I’m on a forum of about 100 people who chat about crossover fanfiction, with a good share of us writing our own fics. And other random topics too, of course. It’s fun, self-hosted, and no news feed.
Maybe it can still exist because of the high proportion content creators, making the community feel like a community.
In this case, I imagine "monetize" actually means "at least earn some money so the people hosting it don't have to cover all the costs from their own pocket"...
Yes, and that's what led to most of them being sold pretty quickly as costs piled up. Internet Brands and VerticalScope were 2 of the major companies that bought out and consolidated a lot of them.
They're still around but the space has changed a lot and the forum software is outdated too. It's much cheaper to run servers now but most people have moved on to social or chat groups.
No, people who check in and post a couple times a day or so. The forums I loved (and some I still love, such as various fan forums the rollercoaster community runs), at least, weren't places where there was something new to consume every refresh where you'd sit on the site all day and refresh every 5 minutes - that... would've been extremely expensive on dial-up internet, for a start. You checked in with the community ever so often, and if there were people you got along with really well you'd add them on a messenger application! Unlike reddit, if you didn't get a response within 10 minutes, it didn't mean your post would sink into obscurity... probably everybody on the forum would at least see the title by the weekend.
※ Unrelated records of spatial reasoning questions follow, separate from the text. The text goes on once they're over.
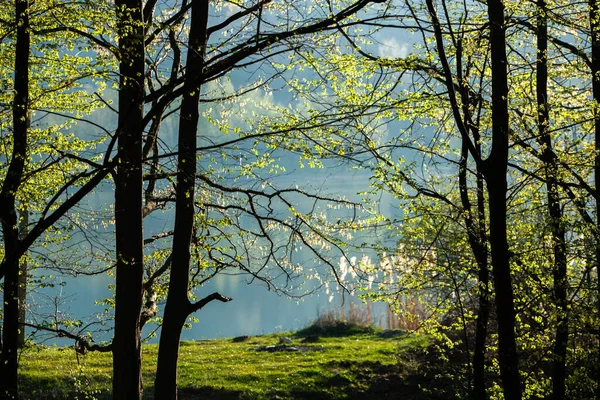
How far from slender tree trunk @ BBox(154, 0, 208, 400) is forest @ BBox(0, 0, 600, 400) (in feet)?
0.08

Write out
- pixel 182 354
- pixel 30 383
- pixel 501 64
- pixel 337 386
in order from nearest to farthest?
pixel 501 64
pixel 30 383
pixel 337 386
pixel 182 354

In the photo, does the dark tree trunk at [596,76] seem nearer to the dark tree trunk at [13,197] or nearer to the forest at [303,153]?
the forest at [303,153]

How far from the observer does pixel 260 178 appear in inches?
360

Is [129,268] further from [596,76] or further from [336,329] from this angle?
[336,329]

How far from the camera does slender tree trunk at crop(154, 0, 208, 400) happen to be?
26.3ft

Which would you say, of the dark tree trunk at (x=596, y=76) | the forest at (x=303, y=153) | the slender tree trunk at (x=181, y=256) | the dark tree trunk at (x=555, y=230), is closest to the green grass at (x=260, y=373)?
the forest at (x=303, y=153)

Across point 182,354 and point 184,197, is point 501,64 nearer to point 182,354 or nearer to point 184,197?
point 184,197

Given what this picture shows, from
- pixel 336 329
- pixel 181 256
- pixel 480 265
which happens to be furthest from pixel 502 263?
pixel 336 329

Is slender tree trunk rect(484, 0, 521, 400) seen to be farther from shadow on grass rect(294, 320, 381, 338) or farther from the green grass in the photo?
shadow on grass rect(294, 320, 381, 338)

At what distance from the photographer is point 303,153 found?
828 centimetres

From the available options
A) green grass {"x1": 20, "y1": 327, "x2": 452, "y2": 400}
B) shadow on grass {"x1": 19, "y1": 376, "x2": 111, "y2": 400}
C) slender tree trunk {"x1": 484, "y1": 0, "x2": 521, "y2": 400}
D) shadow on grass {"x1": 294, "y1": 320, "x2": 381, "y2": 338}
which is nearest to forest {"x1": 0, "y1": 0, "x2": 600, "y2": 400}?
slender tree trunk {"x1": 484, "y1": 0, "x2": 521, "y2": 400}

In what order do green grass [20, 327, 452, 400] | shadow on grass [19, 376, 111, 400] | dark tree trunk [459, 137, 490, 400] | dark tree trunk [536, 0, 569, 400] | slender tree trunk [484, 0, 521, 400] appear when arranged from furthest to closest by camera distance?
green grass [20, 327, 452, 400] < shadow on grass [19, 376, 111, 400] < dark tree trunk [459, 137, 490, 400] < dark tree trunk [536, 0, 569, 400] < slender tree trunk [484, 0, 521, 400]

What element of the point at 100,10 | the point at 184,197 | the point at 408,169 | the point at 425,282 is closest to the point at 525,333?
the point at 425,282

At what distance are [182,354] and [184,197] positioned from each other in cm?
964
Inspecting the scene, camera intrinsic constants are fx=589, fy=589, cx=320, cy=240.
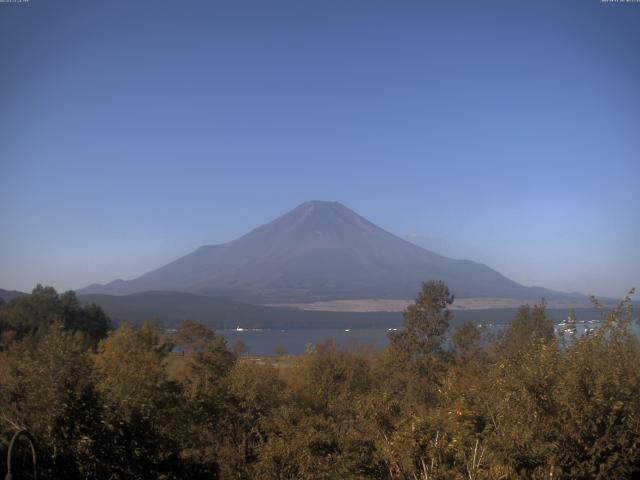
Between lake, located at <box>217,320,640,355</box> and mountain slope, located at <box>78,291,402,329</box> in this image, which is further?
mountain slope, located at <box>78,291,402,329</box>

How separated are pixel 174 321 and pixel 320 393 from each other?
267ft

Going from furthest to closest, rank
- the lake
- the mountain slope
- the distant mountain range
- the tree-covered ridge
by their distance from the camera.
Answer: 1. the mountain slope
2. the distant mountain range
3. the lake
4. the tree-covered ridge

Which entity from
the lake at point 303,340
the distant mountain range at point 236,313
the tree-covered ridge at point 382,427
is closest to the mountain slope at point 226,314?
the distant mountain range at point 236,313

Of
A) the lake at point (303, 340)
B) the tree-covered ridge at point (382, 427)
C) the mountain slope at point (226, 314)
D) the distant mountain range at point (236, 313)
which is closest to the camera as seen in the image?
the tree-covered ridge at point (382, 427)

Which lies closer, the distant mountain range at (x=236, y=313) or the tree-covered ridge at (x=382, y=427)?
the tree-covered ridge at (x=382, y=427)

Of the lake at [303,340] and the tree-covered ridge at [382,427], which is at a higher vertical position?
the tree-covered ridge at [382,427]

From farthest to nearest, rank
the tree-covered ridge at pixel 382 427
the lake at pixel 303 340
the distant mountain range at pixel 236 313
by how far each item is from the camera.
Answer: the distant mountain range at pixel 236 313
the lake at pixel 303 340
the tree-covered ridge at pixel 382 427

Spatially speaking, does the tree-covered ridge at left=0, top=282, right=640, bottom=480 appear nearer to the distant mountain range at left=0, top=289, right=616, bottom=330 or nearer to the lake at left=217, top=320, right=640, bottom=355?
the lake at left=217, top=320, right=640, bottom=355

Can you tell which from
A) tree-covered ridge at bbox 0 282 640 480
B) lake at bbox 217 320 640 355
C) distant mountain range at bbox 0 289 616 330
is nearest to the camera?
tree-covered ridge at bbox 0 282 640 480

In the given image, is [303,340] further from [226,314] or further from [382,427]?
[382,427]

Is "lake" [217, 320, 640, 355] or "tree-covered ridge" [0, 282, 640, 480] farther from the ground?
"tree-covered ridge" [0, 282, 640, 480]

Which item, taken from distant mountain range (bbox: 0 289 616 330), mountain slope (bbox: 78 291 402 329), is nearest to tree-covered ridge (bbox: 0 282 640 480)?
distant mountain range (bbox: 0 289 616 330)

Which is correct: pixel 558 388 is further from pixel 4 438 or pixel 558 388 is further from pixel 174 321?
pixel 174 321

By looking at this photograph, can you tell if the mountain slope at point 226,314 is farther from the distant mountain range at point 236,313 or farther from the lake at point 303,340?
the lake at point 303,340
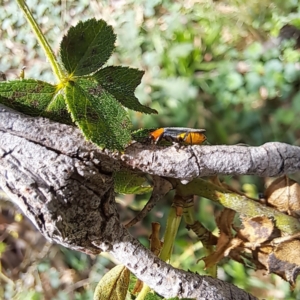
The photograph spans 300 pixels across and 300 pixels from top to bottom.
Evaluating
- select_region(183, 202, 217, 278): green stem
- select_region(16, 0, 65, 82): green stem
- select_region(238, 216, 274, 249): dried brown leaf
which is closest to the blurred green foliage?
select_region(183, 202, 217, 278): green stem

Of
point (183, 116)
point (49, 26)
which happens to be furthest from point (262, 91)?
point (49, 26)

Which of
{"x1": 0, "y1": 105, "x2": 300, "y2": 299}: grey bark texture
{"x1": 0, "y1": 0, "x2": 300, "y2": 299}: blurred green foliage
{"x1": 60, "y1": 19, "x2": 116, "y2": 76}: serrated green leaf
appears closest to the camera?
{"x1": 0, "y1": 105, "x2": 300, "y2": 299}: grey bark texture

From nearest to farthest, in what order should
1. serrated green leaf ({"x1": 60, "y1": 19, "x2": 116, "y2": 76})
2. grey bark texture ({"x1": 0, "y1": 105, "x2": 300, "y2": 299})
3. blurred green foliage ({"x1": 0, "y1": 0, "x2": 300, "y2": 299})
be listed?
grey bark texture ({"x1": 0, "y1": 105, "x2": 300, "y2": 299}), serrated green leaf ({"x1": 60, "y1": 19, "x2": 116, "y2": 76}), blurred green foliage ({"x1": 0, "y1": 0, "x2": 300, "y2": 299})

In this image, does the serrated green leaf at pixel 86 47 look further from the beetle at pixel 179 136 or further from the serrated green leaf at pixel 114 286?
the serrated green leaf at pixel 114 286

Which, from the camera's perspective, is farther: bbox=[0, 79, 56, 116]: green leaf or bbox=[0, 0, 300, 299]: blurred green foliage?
bbox=[0, 0, 300, 299]: blurred green foliage

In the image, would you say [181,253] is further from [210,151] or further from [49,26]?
[210,151]

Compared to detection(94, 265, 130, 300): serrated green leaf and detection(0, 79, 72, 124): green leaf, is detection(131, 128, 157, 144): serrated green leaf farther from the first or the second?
detection(94, 265, 130, 300): serrated green leaf
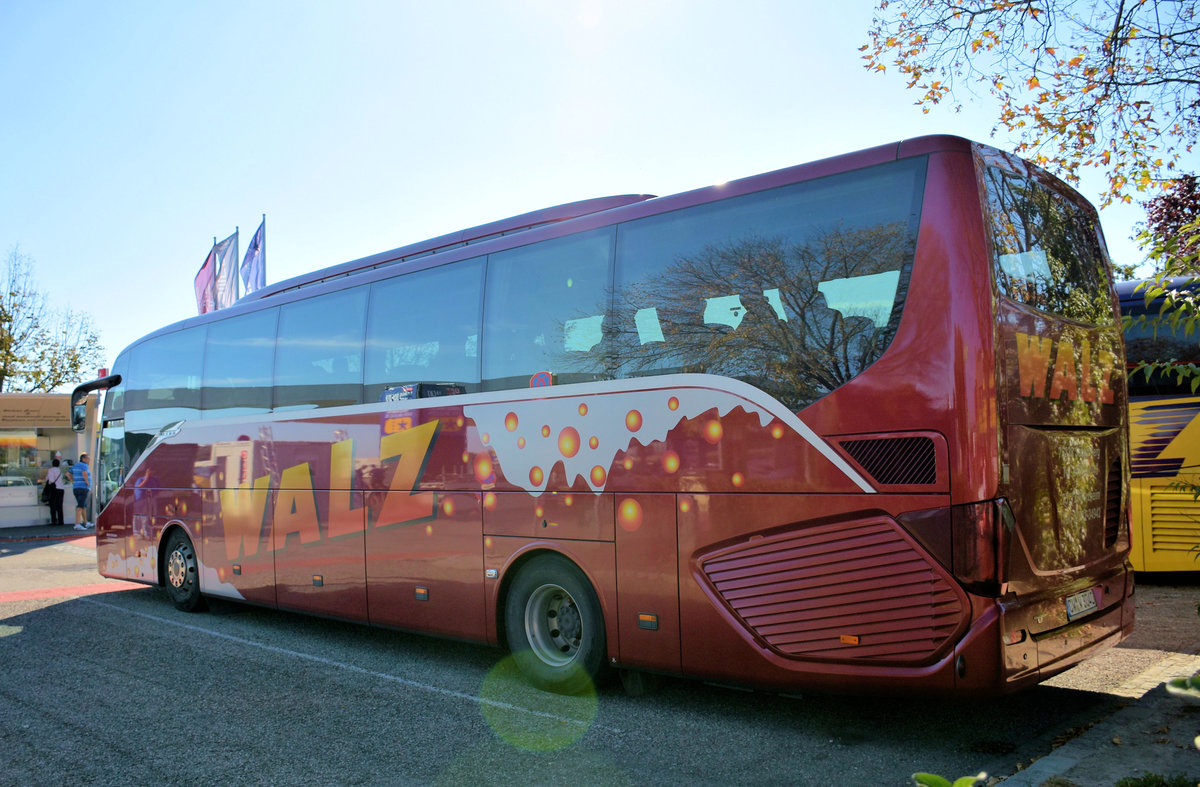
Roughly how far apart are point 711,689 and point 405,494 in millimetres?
3142

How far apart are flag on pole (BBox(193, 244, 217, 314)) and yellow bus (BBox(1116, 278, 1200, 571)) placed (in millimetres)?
27617

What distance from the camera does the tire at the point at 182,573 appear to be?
11.1 m

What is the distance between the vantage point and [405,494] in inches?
315

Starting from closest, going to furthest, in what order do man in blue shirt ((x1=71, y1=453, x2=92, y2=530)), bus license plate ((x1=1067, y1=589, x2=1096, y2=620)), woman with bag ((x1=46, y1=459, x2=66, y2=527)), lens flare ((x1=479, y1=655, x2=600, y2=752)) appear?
bus license plate ((x1=1067, y1=589, x2=1096, y2=620)) → lens flare ((x1=479, y1=655, x2=600, y2=752)) → man in blue shirt ((x1=71, y1=453, x2=92, y2=530)) → woman with bag ((x1=46, y1=459, x2=66, y2=527))

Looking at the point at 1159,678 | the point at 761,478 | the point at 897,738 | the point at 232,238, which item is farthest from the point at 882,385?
the point at 232,238

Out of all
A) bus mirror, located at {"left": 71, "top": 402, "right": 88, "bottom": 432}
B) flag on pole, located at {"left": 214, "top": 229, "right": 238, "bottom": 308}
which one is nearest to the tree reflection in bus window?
bus mirror, located at {"left": 71, "top": 402, "right": 88, "bottom": 432}

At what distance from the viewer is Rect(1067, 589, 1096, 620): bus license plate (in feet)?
17.5

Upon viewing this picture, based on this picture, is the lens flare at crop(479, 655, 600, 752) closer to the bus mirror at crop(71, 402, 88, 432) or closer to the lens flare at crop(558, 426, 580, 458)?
the lens flare at crop(558, 426, 580, 458)

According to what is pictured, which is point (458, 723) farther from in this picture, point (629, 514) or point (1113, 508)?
point (1113, 508)

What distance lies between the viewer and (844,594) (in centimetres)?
510

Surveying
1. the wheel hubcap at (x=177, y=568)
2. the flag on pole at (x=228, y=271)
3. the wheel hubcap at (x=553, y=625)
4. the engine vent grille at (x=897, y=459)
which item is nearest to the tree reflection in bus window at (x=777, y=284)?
the engine vent grille at (x=897, y=459)

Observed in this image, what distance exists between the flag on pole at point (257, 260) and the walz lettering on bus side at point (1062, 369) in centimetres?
2615

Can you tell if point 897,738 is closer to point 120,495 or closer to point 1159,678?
point 1159,678

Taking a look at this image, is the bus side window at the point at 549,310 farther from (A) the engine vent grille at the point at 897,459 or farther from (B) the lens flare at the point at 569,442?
(A) the engine vent grille at the point at 897,459
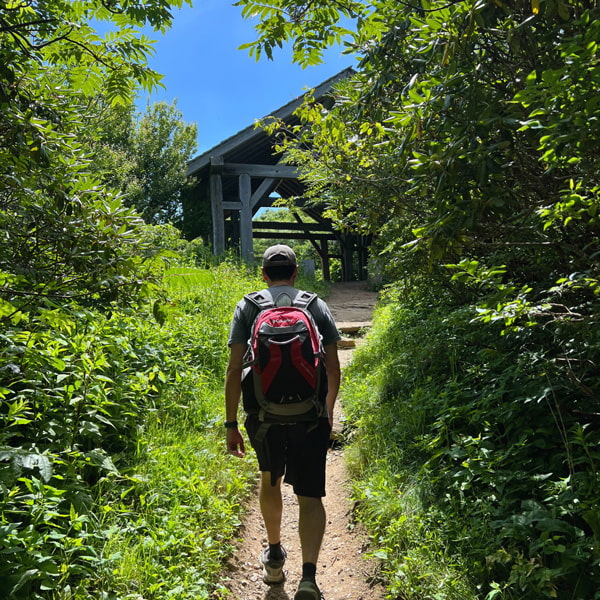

You don't need to be paying for spam detection on a small community forum that is being actively moderated. Set up the software to prevent newbies from making new threads without moderator approval, use a DNSBL, have spam reports from anyone who's been around longer than a week automatically hide posts, remove said privilege from people who abuse it. I've never had a serious spam problem on a small forum I was actively moderating. Same with mailing lists. Also, if you do feel like you need spam detection, Akismet is available for free if your forum, like many, is non-commercial.
Yes! The faceless mass is caused because the "community" has gotten way too large. If you want a better experience, you need to build your own community based on your interests and keep it from getting too large and unmanageable.
Maybe this is an unavoidable byproduct of having everybody on the web... I started using it around 2005, I can’t imagine how people who started with homepages and newsgroups must feel.
Ornery and irritable - not really that technology moved on, but mostly for what could have been but wasn't.
Additionally, bemusement - watching people go crazy over Reddit and Slack, when all I can see is glitzy, more newbie-friendly, centralized incarnations of Usenet and IRC.
Don't even get me started with Facebook (though, I hear FB isn't even popular with today's kids - rather, it's that thing old people use.)
I'm part of a few forums, all which serve a niche. And on the smallest of them the community of people is real (though it's often in a us-vs-them way).